Régimes pendant le traitement d’un cancer

Gare aux apprentis sorciers !

Par
Publié le 22/05/2018
Article réservé aux abonnés
Jeûne, restrictions, compléments alimentaires… Ces pratiques d’apparence anodine séduisent de nombreux patients pendant le traitement d’un cancer. Ces thérapies alternatives nutritionnelles loin d’optimiser les chances de rétablissement peuvent être dangereuses. Le point avec le Pr Bruno Raynard, médecin nutritionniste à Gustave Roussy.
regime cancer

regime cancer
Crédit photo : PHANIE

Le Réseau National Alimentation Cancer Recherche (NACRe) a publié le 30 novembre 2017 un rapport d’expertise collective « jeûne, régimes restrictifs et cancers » disponible gratuitement sur www.inra.fr/nacre (dépliants pour les professions de santé et pour les patients).

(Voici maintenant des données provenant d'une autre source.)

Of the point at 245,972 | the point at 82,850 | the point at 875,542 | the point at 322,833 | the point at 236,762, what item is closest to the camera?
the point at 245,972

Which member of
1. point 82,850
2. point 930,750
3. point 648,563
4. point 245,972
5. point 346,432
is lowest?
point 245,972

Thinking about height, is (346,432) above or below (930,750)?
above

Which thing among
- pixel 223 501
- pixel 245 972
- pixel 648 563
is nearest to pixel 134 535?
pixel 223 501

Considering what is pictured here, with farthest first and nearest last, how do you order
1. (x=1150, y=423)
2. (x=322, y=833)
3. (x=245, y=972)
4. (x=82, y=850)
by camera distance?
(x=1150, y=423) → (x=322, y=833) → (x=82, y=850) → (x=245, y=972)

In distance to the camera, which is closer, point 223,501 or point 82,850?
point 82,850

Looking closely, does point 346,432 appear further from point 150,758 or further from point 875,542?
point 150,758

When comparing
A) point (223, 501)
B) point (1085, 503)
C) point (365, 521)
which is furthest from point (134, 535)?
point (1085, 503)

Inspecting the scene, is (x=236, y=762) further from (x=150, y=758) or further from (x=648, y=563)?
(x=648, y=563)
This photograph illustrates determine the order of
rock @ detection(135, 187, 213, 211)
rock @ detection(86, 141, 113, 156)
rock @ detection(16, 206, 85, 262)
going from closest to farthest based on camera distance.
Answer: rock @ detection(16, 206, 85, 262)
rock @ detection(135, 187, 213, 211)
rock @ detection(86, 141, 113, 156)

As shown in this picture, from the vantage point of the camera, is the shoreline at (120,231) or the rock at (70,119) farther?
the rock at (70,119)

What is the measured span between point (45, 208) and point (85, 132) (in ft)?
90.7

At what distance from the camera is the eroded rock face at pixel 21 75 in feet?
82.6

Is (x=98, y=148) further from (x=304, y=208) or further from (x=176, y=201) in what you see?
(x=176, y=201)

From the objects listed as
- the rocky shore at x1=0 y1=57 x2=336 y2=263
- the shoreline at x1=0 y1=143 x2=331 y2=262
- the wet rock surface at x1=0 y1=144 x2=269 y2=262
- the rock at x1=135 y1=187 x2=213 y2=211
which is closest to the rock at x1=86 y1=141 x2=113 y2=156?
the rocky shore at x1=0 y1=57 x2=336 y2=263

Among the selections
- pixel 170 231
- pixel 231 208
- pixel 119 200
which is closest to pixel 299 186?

Ce travail d’expertise collective est basé sur l’analyse socioanthropologique d’un corpus d’environ 60 ouvrages grand public et d’une revue complète de la littérature scientifique sur les régimes restrictifs. Celle-ci a permis d’identifier 540 publications dignes d’intérêt (sur un total de 5 000). Parmi celles-ci, seules 13 études cliniques évaluaient le jeune, le régime cétogène ou la restriction calorique au cours des traitements des cancers.

« Ces 13 études s’avèrent de mauvaise qualité méthodologique. Seules deux d’entre elles sont randomisées et contrôlées. Aucune étude n’apporte de résultat probant permettant d’affirmer qu’un régime pourrait limiter la toxicité ou augmenter l’efficacité de la chimiothérapie ou d’un autre traitement » tient à préciser le Dr Raynard.

L’engouement médiatique et du grand public sur les régimes pendant le cancer repose sur une littérature expérimentale (modèles animaux ou cellulaires) dont il est impossible d’extrapoler une vérité clinique. L’homme n’est pas une souris. « La diffusion des messages très positifs sur ces thérapies soutient un marché très lucratif (cliniques privées de jeûne en Allemagne et en Suisse, associations à but non lucratif en France avec stages payants…) », dénonce le Dr Raynard.

Cette absence d’evidence-based medicine, conduit à ne pas recommander les régimes restrictifs (cétogènes, hypoprotidiques ou hypocaloriques, jeûne) pendant les traitements. « Raison supplémentaire d’éviter de les suivre, 9 études sur les 13 se sont accompagnées de perte de poids ou de masse musculaire. Or il est prouvé qu’une perte de poids ou de masse musculaire au cours du traitement d’un cancer peut avoir un impact pronostic négatif (augmentation du risque de toxicité des chimiothérapies voire diminution des possibilités de régression tumorale). Les chimiothérapies peuvent augmenter la vitesse de destruction musculaire, n’en rajoutons pas avec des régimes restrictifs », souligne le spécialiste

La tisane qui antagonise la chimiothérapie

Les médecins ne prennent pas toujours le temps d’expliquer le pronostic de la maladie et ce que peut apporter le traitement. De leur côté les patients essayent de se réapproprier une partie de la prise en charge de leur cancer avec des traitements alternatifs. Plus de 55 % des patients sous anticancéreux prennent des compléments alimentaires. La moitié ne le dit pas à son docteur (le patient croit aux bienfaits du régime, le médecin ne lui pose pas la question et jusqu’ici ne s’intéressait pas aux traitements alternatifs). « Certains traitements alternatifs, notamment les compléments alimentaires, peuvent interagir de façon très dangereuse avec les traitements anticancéreux ! Le patient doit absolument en parler avec son cancérologue. Et le médecin doit absolument demander à son patient s’il prend des compléments alimentaires ou suit un régime. Il a été montré (1) que certains compléments alimentaires, par exemple des tisanes contenant du millepertuis ou des cocktails d’antioxydants peuvent antagoniser les chimiothérapies ! » souligne le Dr Raynard.

Quant aux régimes, les études manquent pour évaluer leur potentiel effet (synergique, additif, voire antagoniste) sur l’efficacité des traitements anticancéreux. Pour répondre à ces questions, la recherche fondamentale et expérimentale doit progresser.

Thomas-Schoemann A. et al.; Bull. Cancer 2011;98:645-653.